- _Document passage_:
* * * * * * *

Together magazine’s Sarbani Sen looks at eight simple steps to perfect wellbeing.
While going through different theories on wellbeing, I bumped into this very simple, yet holistic vision. Created by Roger Walsh back in the 1970s, it has its own very simple, yet productive way of creating a healthy and happy life. After all: “Mens sana in corpore sano.”
Walsh’s encourages us to pay attention to these eight elements of life, which, when combined, will contribute to a simply happy life.
Physical movement is of course the key to both physical and mental wellbeing, and when it is done regularly, it leads to optimal health. Through exercise we become leaner and fitter, and less likely to develop deadly diseases such as diabetes, obesity, high blood pressure and cancer, but it has also been shown to reduce chronic pain, age-related cognitive decline etc. It improves sleep, as well as releasing endorphins that make you feel euphoric. Those of us who run or cycle have definitely felt this ‘runner’s high’, which can be quite addictive. People who exercise regularly have enhanced self-efficacy and self-esteem, less negative thoughts and a breakdown of chronic psycho-somatic muscle tension.

* * * * * * *

- _Data excerpts_:
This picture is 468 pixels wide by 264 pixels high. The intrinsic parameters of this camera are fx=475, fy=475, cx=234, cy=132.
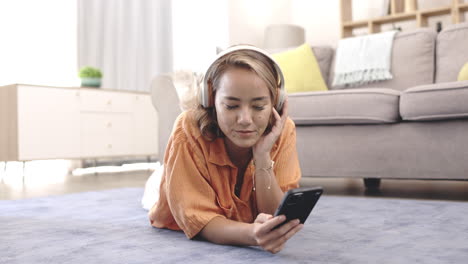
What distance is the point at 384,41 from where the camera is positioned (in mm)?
2840

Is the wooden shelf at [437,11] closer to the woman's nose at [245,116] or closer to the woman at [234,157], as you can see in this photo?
the woman at [234,157]

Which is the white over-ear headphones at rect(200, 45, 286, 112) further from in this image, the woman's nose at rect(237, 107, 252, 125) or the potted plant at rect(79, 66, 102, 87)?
the potted plant at rect(79, 66, 102, 87)

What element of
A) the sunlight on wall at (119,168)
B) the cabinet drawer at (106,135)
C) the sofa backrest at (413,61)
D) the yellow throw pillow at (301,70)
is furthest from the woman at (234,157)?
the sunlight on wall at (119,168)

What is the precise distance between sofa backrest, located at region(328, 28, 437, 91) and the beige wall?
2127 millimetres

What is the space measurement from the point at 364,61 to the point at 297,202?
2.14m

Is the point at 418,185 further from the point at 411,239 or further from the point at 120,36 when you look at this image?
the point at 120,36

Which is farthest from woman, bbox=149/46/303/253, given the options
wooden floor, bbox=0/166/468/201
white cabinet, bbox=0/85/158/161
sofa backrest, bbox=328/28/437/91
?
white cabinet, bbox=0/85/158/161

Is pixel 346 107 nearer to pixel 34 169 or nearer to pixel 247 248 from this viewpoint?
pixel 247 248

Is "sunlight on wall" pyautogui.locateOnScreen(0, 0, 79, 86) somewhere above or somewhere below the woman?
above

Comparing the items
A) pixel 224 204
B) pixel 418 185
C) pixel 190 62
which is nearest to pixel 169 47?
pixel 190 62

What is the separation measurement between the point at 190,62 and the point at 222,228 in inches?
157

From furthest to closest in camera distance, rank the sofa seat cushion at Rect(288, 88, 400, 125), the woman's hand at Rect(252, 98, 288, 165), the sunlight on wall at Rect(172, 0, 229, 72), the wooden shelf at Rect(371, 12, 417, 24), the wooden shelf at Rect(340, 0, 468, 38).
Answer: the sunlight on wall at Rect(172, 0, 229, 72) < the wooden shelf at Rect(371, 12, 417, 24) < the wooden shelf at Rect(340, 0, 468, 38) < the sofa seat cushion at Rect(288, 88, 400, 125) < the woman's hand at Rect(252, 98, 288, 165)

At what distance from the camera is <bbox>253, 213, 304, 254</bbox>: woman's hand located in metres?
0.86

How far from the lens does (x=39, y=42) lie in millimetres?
3818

* * * * * * *

- _Exercise set_:
(1) According to the wellbeing article, who created the vision of eight elements of life, and in what decade?
(2) Using the wellbeing article, explain why regular exercise can make a person feel euphoric.
Rely only on the wellbeing article, not on the material.

- _Answer list_:
(1) Roger Walsh created it in the 1970s.

(2) Exercise releases endorphins, which produce a euphoric feeling. People who run or cycle know this as a "runner's high," which can be quite addictive.